▶ [LISTED RECORDS]

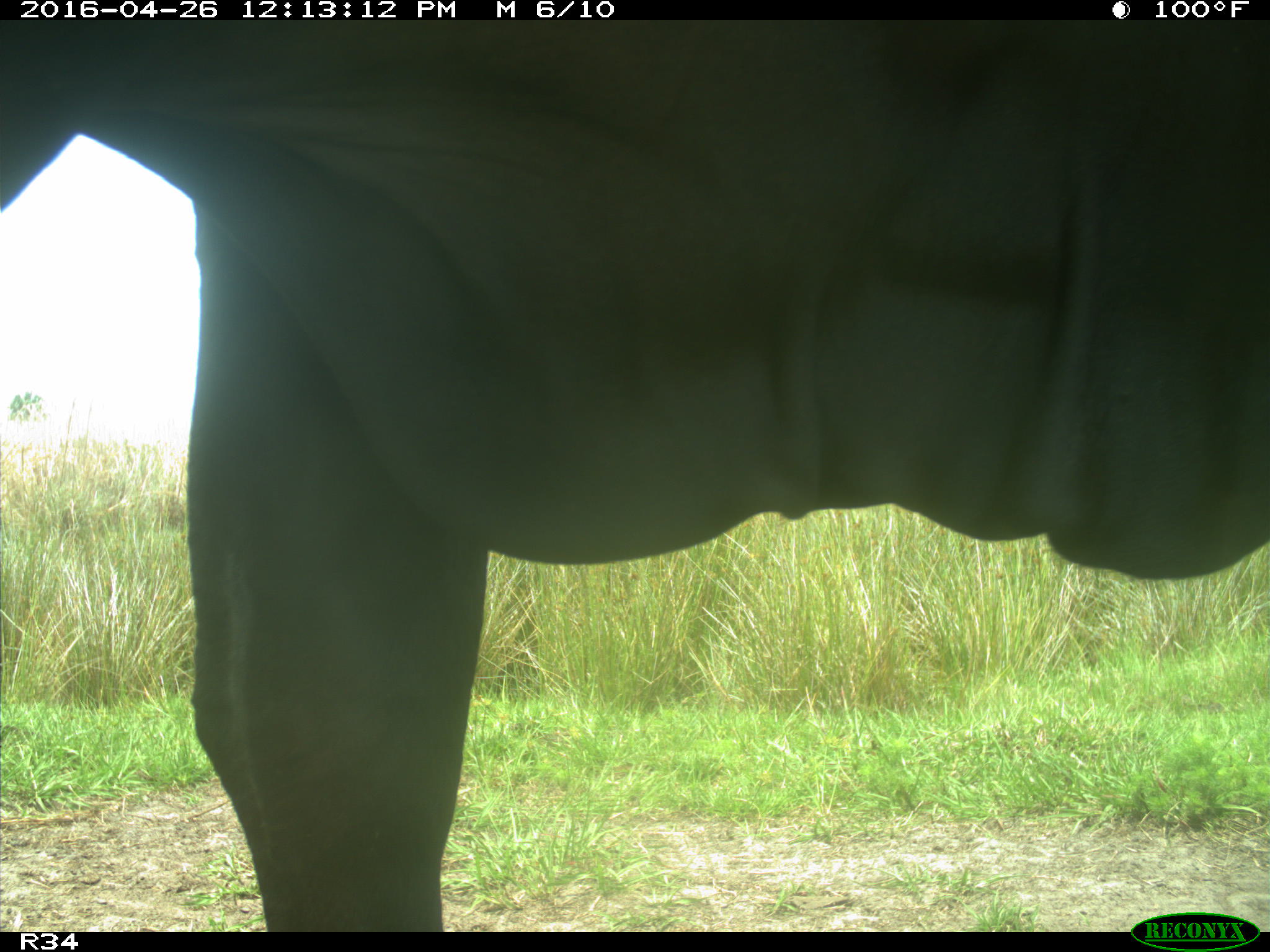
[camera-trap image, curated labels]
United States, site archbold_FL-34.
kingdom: Animalia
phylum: Chordata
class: Mammalia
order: Artiodactyla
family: Bovidae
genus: Bos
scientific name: Bos taurus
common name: domestic cow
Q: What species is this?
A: Bos taurus (domestic cow).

▶ [PROBLEM] Could you set down every record above exactly as written, leaving out the pictures?

▶ [RESPONSE TO THIS TASK]
[camera-trap image, curated labels]
United States, site archbold_FL-34.
kingdom: Animalia
phylum: Chordata
class: Mammalia
order: Artiodactyla
family: Bovidae
genus: Bos
scientific name: Bos taurus
common name: domestic cow
Q: What species is this?
A: Bos taurus (domestic cow).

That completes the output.